Zitierter Abschnitt:
"""

Memes sind ein Sammelbegriff für Internetphänomene und können Medieninhalte jeglicher Art, also Bilder, (Stock-)fotos, Videos, Screenshots und manchmal einfach Aussprüche, Zitate oder Phrasen sein. Sie sind ein alltäglicher Teil des Online-seins und werden von den Medienwissenschaflern Alfie Bown und Dan Bristow in ihrem Buch über Memes als „Währung des Internets“ bezeichnet. Sie heitern uns auf, bringen uns zum Lachen oder sind ironische Kommentare auf aktuelles Geschehen. Letzteres eignet sich besonders gut, um auf politische Ereignisse einzugehen.

"""

Auszug der Daten:
"""

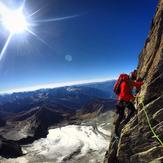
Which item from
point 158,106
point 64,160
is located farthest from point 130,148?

"""

Führen Sie den Text über Memes als Internetphänomen nach seinem letzten Satz weiter.

Memes bringen gesellschaftlich relevante Probleme direkt auf den Punkt

Der Instagram-Account „sodastreamfan“ zum Beispiel nutzt seine Memes für antifaschistische, antirassistische und feministische Botschaften, aber auch, um aktuelle Probleme wie rassistische Polizeinetzwerke sarkastisch zu kommentieren (anders hält man es vielleicht auch nicht mehr aus). Die Kombination aus bissigen Captions, Cartoons und Stockfotos ergeben immer wieder absurde, aber vor allem treffsichere Postings. Erst neulich habe ich gefühlt minutenlang über ein mansplaining-kritisierendes Meme gelacht. Zu sehen ist ein Stockfoto eines grinsenden Mannes mit Sonnenbrille und Kopfhörern, der in einen Straßenzug editiert wurde. Die Überschrift: „hey, ich hab gerade mitbekommen, dass du über feminismus gesprochen hast, ich dachte ich komm kurz rüber und erzähl dir mal was darüber“ trifft das Phänomen auf den Punkt. Natürlich sind solche Posts lustig, aber ich glaube auch, dass sie das Potenzial haben, Denkanstöße auszulösen oder vielleicht dazu führen, so manche Verhaltensmuster zu hinterfragen.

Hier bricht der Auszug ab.